What is needed: Reproduce word for word the stretch of lines from the line containing "Give the order" through the line containing "Answer: point 163,251", both included, and nothing else.

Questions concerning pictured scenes
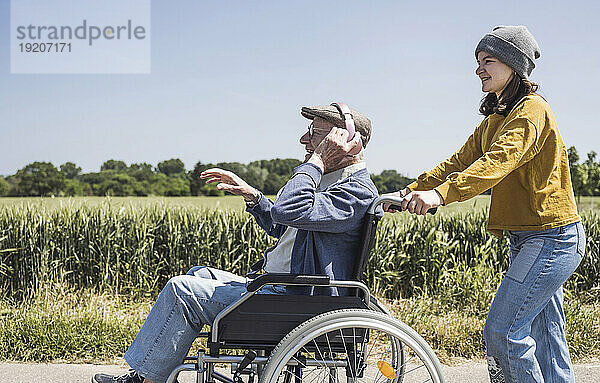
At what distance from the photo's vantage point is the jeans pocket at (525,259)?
90.4 inches

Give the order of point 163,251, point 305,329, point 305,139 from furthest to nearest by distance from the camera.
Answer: point 163,251 → point 305,139 → point 305,329

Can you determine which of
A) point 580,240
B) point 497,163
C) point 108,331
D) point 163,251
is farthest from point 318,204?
point 163,251

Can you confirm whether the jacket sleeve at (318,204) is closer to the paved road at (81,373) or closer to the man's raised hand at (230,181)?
the man's raised hand at (230,181)

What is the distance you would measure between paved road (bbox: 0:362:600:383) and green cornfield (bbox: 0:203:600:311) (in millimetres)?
1468

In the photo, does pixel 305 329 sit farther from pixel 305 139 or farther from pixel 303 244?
pixel 305 139

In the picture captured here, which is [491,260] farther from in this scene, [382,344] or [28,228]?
[28,228]

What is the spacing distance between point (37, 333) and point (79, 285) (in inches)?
65.3

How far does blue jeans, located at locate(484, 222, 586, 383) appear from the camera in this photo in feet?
7.49

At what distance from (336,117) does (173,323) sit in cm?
103

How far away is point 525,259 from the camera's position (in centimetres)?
231

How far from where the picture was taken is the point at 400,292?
5457 mm

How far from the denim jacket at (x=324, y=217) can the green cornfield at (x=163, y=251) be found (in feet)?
9.58

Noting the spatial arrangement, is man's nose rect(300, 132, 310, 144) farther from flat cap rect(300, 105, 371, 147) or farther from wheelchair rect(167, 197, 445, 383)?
wheelchair rect(167, 197, 445, 383)

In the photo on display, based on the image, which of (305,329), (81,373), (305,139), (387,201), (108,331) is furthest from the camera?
(108,331)
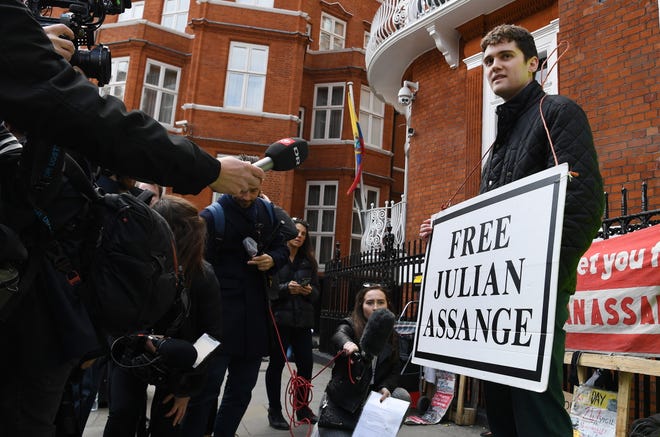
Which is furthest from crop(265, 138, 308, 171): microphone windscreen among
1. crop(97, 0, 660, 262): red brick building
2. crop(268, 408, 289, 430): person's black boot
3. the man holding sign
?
crop(97, 0, 660, 262): red brick building

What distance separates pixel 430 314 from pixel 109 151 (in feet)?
5.97

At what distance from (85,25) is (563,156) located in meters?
2.25

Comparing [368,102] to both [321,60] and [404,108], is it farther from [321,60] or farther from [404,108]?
[404,108]

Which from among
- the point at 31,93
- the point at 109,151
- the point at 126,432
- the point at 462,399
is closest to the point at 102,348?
the point at 109,151

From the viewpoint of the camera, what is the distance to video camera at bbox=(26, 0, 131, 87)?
1979 mm

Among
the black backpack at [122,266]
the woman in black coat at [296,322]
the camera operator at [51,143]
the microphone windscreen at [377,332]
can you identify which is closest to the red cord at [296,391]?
the woman in black coat at [296,322]

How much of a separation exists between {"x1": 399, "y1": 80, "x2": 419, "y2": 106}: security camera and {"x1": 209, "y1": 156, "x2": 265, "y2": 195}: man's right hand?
29.9ft

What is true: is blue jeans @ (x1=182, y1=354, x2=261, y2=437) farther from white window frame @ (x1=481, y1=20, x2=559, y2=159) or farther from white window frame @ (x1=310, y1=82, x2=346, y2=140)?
white window frame @ (x1=310, y1=82, x2=346, y2=140)

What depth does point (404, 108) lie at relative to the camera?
12117mm

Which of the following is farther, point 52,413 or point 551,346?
point 551,346

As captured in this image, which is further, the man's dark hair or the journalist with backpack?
the journalist with backpack

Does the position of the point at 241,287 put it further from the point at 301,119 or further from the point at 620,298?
the point at 301,119

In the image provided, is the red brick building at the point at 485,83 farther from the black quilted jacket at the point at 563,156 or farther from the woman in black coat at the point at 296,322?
the woman in black coat at the point at 296,322

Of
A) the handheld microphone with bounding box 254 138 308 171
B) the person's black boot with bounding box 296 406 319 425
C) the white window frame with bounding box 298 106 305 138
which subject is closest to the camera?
the handheld microphone with bounding box 254 138 308 171
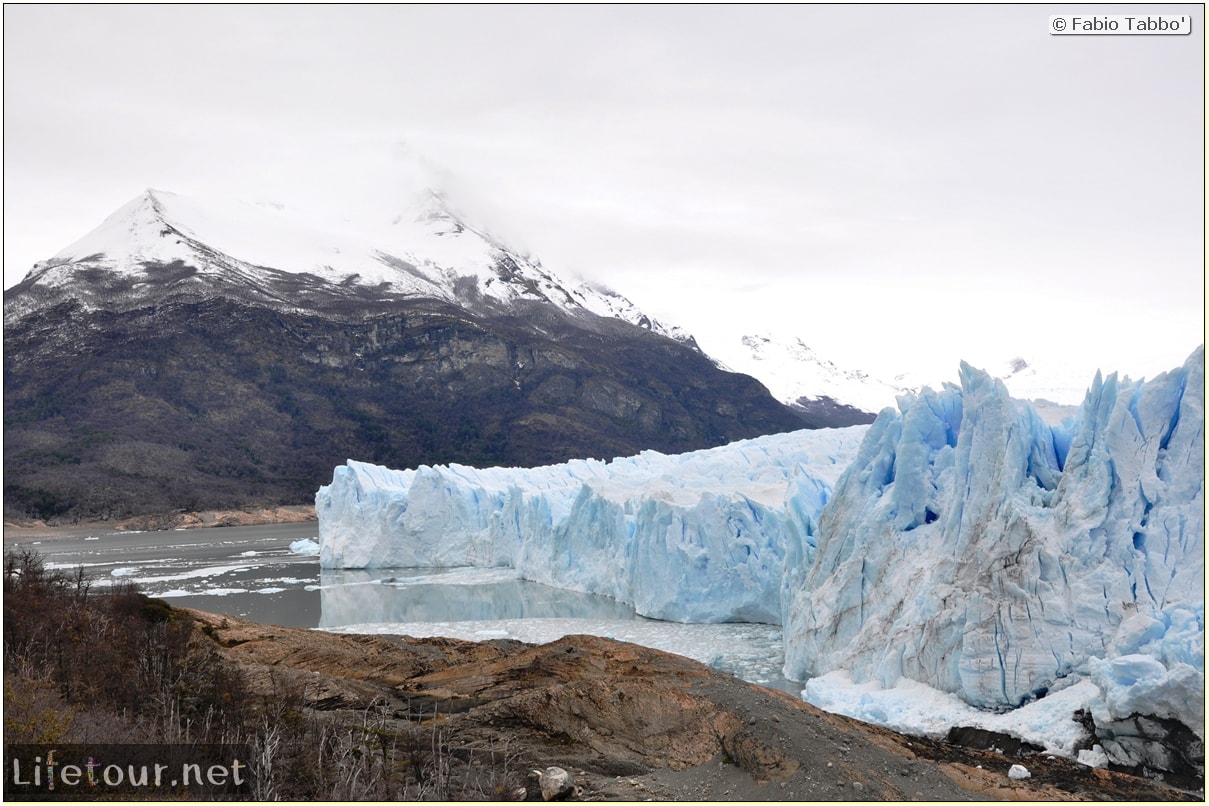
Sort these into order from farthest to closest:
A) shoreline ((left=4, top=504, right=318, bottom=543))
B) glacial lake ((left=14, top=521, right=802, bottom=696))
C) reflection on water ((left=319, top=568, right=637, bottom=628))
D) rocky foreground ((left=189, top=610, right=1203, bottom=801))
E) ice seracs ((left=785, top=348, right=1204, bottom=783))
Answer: shoreline ((left=4, top=504, right=318, bottom=543)) < reflection on water ((left=319, top=568, right=637, bottom=628)) < glacial lake ((left=14, top=521, right=802, bottom=696)) < ice seracs ((left=785, top=348, right=1204, bottom=783)) < rocky foreground ((left=189, top=610, right=1203, bottom=801))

Completed task:
Give the order of point 163,251, point 305,329, point 305,139 from furthest to nearest by distance from the camera.
Answer: point 163,251 → point 305,139 → point 305,329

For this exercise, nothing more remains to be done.